- _INSTRUCTIONS TO FOLLOW_
Arrange the records as a Markdown table with the columns No. and Text. Start at the line containing "Of the objects", continue through the final line of the records, number each line, and leave out blank lines.
begin
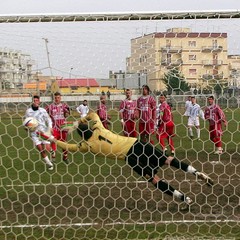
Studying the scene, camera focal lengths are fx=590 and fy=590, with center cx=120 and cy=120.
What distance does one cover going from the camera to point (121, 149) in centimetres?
705

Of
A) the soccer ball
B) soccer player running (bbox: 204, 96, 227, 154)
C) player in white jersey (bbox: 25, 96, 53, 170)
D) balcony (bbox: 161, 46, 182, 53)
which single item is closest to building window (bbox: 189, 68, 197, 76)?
balcony (bbox: 161, 46, 182, 53)

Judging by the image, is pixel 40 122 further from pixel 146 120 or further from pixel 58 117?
pixel 146 120

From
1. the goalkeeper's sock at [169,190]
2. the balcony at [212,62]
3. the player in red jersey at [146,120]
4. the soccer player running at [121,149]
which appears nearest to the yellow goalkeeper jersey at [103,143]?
the soccer player running at [121,149]

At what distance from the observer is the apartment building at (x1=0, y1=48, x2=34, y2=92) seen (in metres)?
6.00

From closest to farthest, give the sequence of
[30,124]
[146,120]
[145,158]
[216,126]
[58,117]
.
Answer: [145,158] → [30,124] → [58,117] → [146,120] → [216,126]

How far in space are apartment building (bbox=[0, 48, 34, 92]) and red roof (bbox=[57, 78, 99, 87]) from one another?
345 mm

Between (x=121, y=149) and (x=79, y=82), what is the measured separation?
1252 mm

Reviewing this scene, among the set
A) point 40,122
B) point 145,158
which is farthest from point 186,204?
point 40,122

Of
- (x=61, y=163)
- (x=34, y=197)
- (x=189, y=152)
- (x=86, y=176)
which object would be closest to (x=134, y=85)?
(x=34, y=197)

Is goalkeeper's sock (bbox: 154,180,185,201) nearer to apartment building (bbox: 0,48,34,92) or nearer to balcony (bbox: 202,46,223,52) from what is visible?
balcony (bbox: 202,46,223,52)

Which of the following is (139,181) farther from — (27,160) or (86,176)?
(27,160)

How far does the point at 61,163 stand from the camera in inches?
459

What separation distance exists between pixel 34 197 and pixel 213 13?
3.53 metres

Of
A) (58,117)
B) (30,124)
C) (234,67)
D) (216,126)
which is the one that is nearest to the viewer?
(234,67)
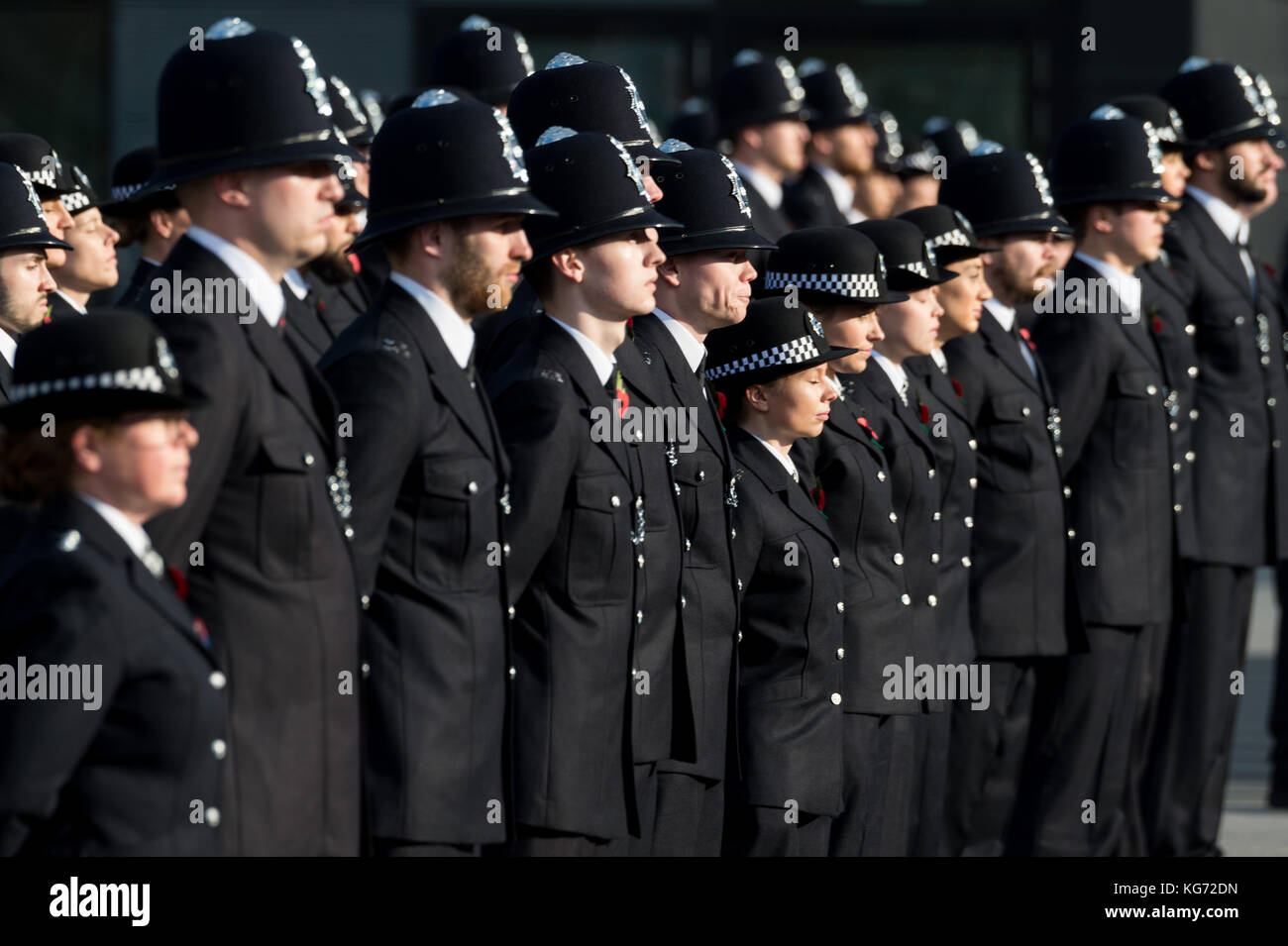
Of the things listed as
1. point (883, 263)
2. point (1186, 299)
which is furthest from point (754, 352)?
point (1186, 299)

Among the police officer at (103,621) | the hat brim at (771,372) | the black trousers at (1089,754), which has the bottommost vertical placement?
the black trousers at (1089,754)

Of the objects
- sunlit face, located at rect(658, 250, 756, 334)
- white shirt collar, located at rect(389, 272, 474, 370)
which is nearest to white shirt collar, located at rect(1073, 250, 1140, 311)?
sunlit face, located at rect(658, 250, 756, 334)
end
- _RESULT OF THE EXERCISE_
| No. | Text |
|---|---|
| 1 | Of the objects |
| 2 | - sunlit face, located at rect(658, 250, 756, 334) |
| 3 | - white shirt collar, located at rect(389, 272, 474, 370) |
| 4 | which is nearest to white shirt collar, located at rect(1073, 250, 1140, 311)? |
| 5 | sunlit face, located at rect(658, 250, 756, 334) |